The fund, launched in May 2017, is dedicated to the commission and development of "innovative" English-language works from playwrights around the globe. Its aim is to enable the creation of one- and two-person audio plays in line with its brand values to "elevate listening experiences through powerful performances of brilliantly composed words".
Audible selected the first recipients of the grant in collaboration with an advisory board of theatre talents including Sir Tom Stoppard, Annette Bening, David Henry Hwang, Oskar Eustis, Lynn Nottage, Trip Cullman, Mimi O’Donnell and Leigh Silverman.
Among the first class of commissions is McNair, a playwright, director and performer based in Glasgow, whose 2017 Fringe First award-winning Letters to Morrissey is the third in a trilogy of darkly comic works drawing on "the joys and struggles of growing up in working class Scotland".
Fritz, also in the first group of grant recipients, is a playwright from London whose first full-length play, Four Minutes Twelves Seconds premiered at Hampstead Theatre in 2014 and was nominated for an Olivier Award for Outstanding Achievement in an Affiliate Theatre. Most recently, in 2017, his radio play Comment is Free won both the Imison and the Tinniswood Awards at the BBC Audio Drama Awards, marking the first time that a single writer has won both awards the same year.
In addition to financial support, Audible will provide the selected playwrights "creative and logistical resources" including the use of Audible’s workspace and access to its staff of experts it said it hoped would provide "a nurturing environment that inspires and encourages artistic expression with Audible listeners in mind". The fund will also support live and in-studio production of the newly created plays, with recordings of these productions to be made available for Audible listeners in 2018.
"We are delighted to welcome our first class of talented playwrights to the Audible aesthetic, and look forward to bringing their words in performance to theatregoers along with our millions of listeners," said Audible founder and c.e.o. Don Katz.
Theatre artistic director Kate Navin said: "What an incredibly impressive first class of exciting and diverse playwrights to receive commissions from Audible playwright fund. We look forward to developing and supporting the creation of these works and to bringing them to life both in audio and on stage. Offering these productions on Audible will bring these plays to millions of people as incomparable listening experiences."

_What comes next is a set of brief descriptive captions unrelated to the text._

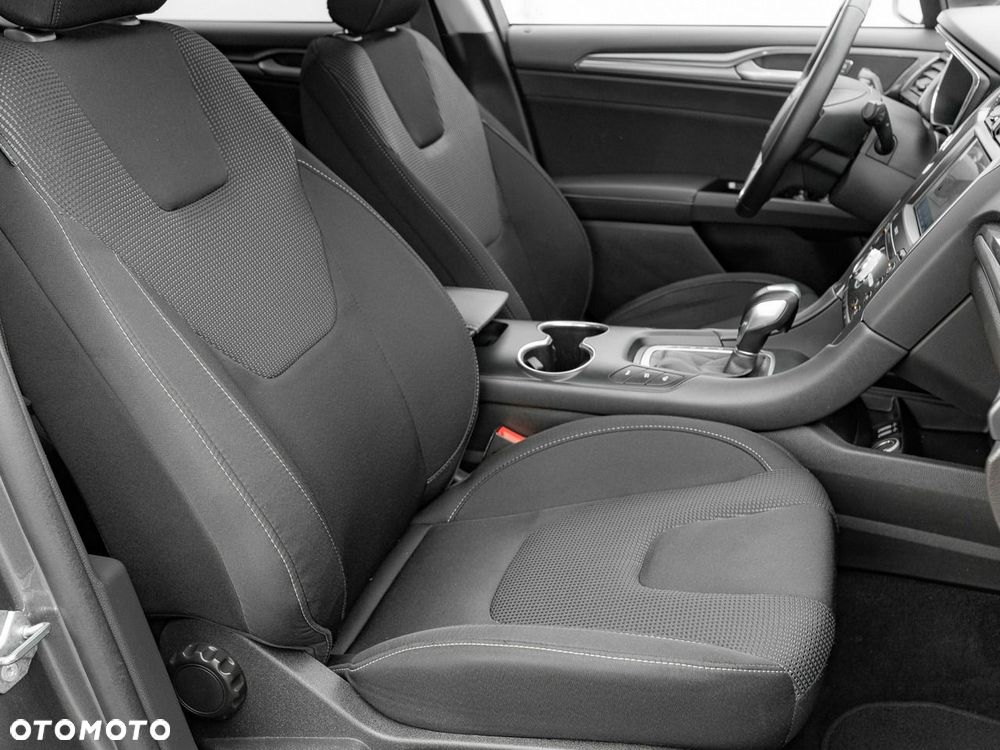 Ford Mondeo - 32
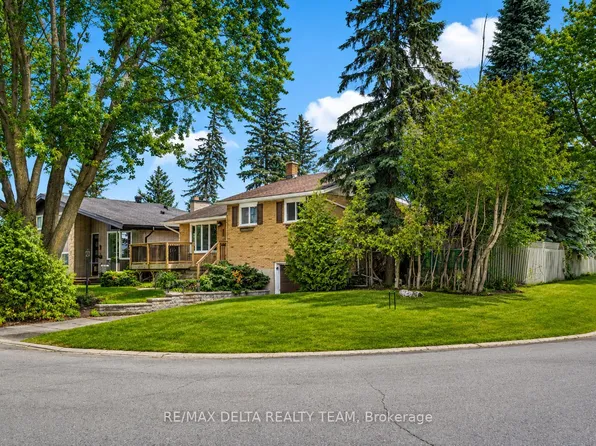 841 Balsam Dr, Ottawa, ON K1E 1B8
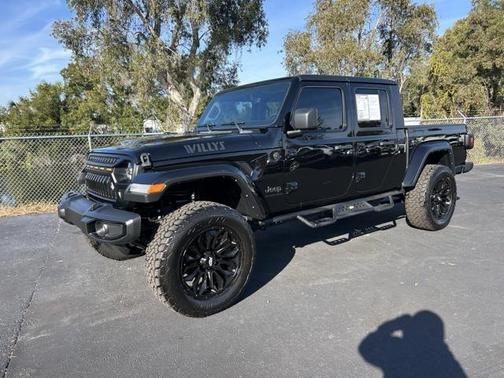 2023 Jeep Gladiator Willys 4x4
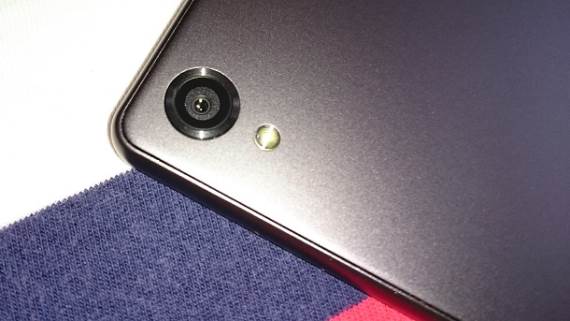Sony Xperia X sočivo glavne 23MP kamere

In addition to McNair and Fritz, the full first class of commissions goes to: Aaron Mark, a Texas-born, New York-based artist; Aditi Brennan Kapil, a multi-disciplinary artist, of Bulgarian and Indian descent, who was raised in Sweden; New York-based playwright Antoinette Nwandu; Bridgette A Wimberly, a poet, playwright and librettist whose work has been produced Off-Broadway and across the US; Chisa Hutchinson, from Newark, New Jersey; writer, actor and musician David Rossmer; James Anthony Tyler, who this year was presented with the third annual Dramatists Guild of America's Horton Foote Playwriting Award; Lauren Gunderson, claimed to be "the most produced playwright in America in 2017; Japanese American playwright Leah Nanako Winkler; Madhuri Shekar, whose most recent play Queen was produced at Victory Gardens in Chicago; Nassim Soleimanpour, a multidisciplinary theatre maker from Tehran, currently based in Berlin; Paola Lazaro, a playwright and actor born and raised in San Juan, Puerto Rico; and Regina Taylor, the winner of four Washington, DC Helen Hayes awards.